- **Objetivos**:
1. Determine si cada afirmación coincide con el texto sobre la inmigración: (a) Jacques Chirac fue entrevistado por Michaël Gosselin el 10 de mayo de 2008; (b) el franco CFA es la moneda común de doce países francófonos africanos; (c) los procesos de descolonización culminaron en la década de 1970. Responda sí o no a cada una y cite literalmente las palabras del texto que lo deciden.
2. Prosiga el texto sobre la inmigración a partir de su última oración, con un párrafo que mantenga su tono y su línea argumentativa.

- **Fragmento del texto**:
────────────────────
La inmigración como problema

«Nos olvidamos muchas veces de una cosa: que el dinero que está en nuestro monedero proviene precisamente de la explotación, desde hace siglos, de África… No únicamente de África, pero mucho proviene de la explotación de África… Entonces, haría falta tener algo de sentido común… No digo generosidad, sino sentido común, justicia, para devolverles a los africanos lo que les hemos arrebatado. Y es más, esto es necesario si queremos evitar las peores convulsiones y dificultades, con las consecuencias políticas que ello conllevaría en un futuro próximo». La cita no procede del discurso de un «radical» negro; son palabras del expresidente conservador Jacques Chirac, entrevistado por Michaël Gosselin el 10 de mayo de 2008, un año después de abandonar el Palacio del Elíseo. En febrero de 2017 su sucesor, Nicolas Sarkozy, irrumpió con vehemencia en la polémica suscitada sobre el franco CFA, moneda común de quince países francófonos africanos –incluidos Guinea Ecuatorial y Guinea-Bissau–, considerada por muchos «símbolo de opresión»: «Francia no puede permitirse que sus antiguas colonias creen su propia moneda y tengan total control sobre su banco central. Si esto ocurre, será una catástrofe para el Tesoro Público, y puede arrastrar a Francia al puesto 20º en el ranking de potencias económicas mundiales. Ni por asomo se puede dejar a las excolonias francesas de África tener sus propias divisas», afirmó en declaración televisiva; para Sarkozy, «la mejor manera de preservar la buena salud de la economía francesa es mantener el FCFA como única moneda» en esos países.

Si eminentes estadistas europeos reconocen sin ambages la realidad, ¿por qué rehuirla los propios africanos? Alguien dirá lo contrario, pero los negros también piensan; conocen la amplitud y gravedad de sus problemas, son los primeros interesados en su propio bienestar, proponen soluciones. Distinto es que habitualmente se ignore su criterio. ¿Es «normal» que, en este año de Gracia, los padecimientos del africano sean la principal preocupación del mundo? Dos siglos atrás, el debate fue la esclavitud y cómo acabar con aquella infamia. Su abolición propició el colonialismo, esclavización del negro en su propia tierra, disfrazada de «civilización». Hace setenta y tres años, al término de la II Guerra Mundial, se discurría y discutía cómo devolver al africano libertad y dignidad. Los subsiguientes procesos de descolonización, culminados en la década de 1960, desembocaron en neocolonialismo, que sustituyó la opresión extranjera por la cruel férula del negro sobre el negro. La amarga realidad es que las recetas derivadas de tanto debate no mejoraron sustancialmente la condición de las poblaciones concernidas. Prueba son los noticiarios cotidianos: el mísero africano impelido a huir de su país genera hoy el mayor rompecabezas de las sociedades desarrolladas.
────────────────────
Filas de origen
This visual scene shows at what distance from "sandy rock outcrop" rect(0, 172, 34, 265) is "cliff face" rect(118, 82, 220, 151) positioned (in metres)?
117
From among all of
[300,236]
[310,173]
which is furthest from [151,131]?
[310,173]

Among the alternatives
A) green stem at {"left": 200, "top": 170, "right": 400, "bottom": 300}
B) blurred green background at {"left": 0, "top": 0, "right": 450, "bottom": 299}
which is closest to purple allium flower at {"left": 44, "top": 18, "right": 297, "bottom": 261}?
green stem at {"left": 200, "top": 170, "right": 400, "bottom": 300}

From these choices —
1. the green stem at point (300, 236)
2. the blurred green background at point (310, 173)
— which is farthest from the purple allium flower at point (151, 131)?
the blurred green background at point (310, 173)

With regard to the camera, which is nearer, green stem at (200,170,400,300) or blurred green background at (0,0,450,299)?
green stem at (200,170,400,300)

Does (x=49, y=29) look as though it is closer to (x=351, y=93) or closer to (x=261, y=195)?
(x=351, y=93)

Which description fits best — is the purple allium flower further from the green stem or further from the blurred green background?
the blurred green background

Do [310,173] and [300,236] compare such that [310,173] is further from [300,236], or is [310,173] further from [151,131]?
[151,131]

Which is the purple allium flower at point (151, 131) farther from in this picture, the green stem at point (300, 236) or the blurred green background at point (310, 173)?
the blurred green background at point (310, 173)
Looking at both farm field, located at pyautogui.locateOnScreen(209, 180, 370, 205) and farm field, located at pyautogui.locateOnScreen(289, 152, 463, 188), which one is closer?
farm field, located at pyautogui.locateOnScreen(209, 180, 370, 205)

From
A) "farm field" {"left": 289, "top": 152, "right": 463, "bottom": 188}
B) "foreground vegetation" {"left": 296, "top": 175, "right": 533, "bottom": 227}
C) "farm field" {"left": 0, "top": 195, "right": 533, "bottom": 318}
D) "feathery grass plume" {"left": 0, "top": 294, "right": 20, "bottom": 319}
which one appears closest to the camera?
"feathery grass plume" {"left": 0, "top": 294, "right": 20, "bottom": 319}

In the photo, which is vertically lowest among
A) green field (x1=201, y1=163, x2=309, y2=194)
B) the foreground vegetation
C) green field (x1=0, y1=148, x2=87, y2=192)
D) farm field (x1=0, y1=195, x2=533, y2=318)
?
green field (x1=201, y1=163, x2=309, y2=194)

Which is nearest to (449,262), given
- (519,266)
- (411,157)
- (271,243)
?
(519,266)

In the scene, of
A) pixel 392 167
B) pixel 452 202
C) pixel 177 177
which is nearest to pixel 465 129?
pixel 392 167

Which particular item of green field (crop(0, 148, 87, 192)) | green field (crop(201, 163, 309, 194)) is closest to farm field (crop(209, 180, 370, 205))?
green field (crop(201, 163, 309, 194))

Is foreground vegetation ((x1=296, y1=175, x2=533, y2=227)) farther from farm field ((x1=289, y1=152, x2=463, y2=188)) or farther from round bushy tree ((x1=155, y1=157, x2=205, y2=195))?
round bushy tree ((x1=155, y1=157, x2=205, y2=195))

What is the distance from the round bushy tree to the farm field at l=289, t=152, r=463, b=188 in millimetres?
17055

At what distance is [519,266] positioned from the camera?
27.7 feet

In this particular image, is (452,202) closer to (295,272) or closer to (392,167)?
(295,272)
────────────────────
- **Resultados del ejercicio**:
1.
(a) Sí: «entrevistado por Michaël Gosselin el 10 de mayo de 2008».
(b) No: «moneda común de quince países francófonos africanos».
(c) No: «Los subsiguientes procesos de descolonización, culminados en la década de 1960».

2.
Se ha dicho de todas las maneras posibles, pero ante un drama que se agrava de continuo –cuya secuela, ya advertida, es el resurgir de intolerancias y totalitarismos– merece la pena insistir, en beneficio de la Humanidad, de la cual somos todos parte pese a quienes quisieran excluir de ella a cuantos no lucen su pigmentación. Las diversas fórmulas ensayadas hasta el presente para regenerar África adolecen de la misma carencia: diseñadas fuera del continente al margen de sus pueblos, no pueden funcionar. Se explica el fracaso de tantas «cumbres» euro-africanas porque no se asume que quienes en ellas representan al africano son parte del problema, y nunca serán parte de la solución. ¿Cuántos de esos dignatarios se interesaron alguna vez por los miles de cadáveres de compatriotas que yacen en el cementerio mediterráneo en las últimas tres décadas? Asisten complacidos a un espectáculo que les beneficia, pues la emigración de sus jóvenes es una válvula que les libera de protestas y potenciales disturbios; y no pocos se lucran con las aportaciones de la Unión Europea para contener los flujos migratorios. El tiempo lo demuestra: por «buenistas» que sean, nunca serán efectivas medidas diseñadas desde fuera, a menos que se aborde con realismo las causas estructurales generadoras del perverso fenómeno migratorio. Son conocidas por todos, en África y en Europa.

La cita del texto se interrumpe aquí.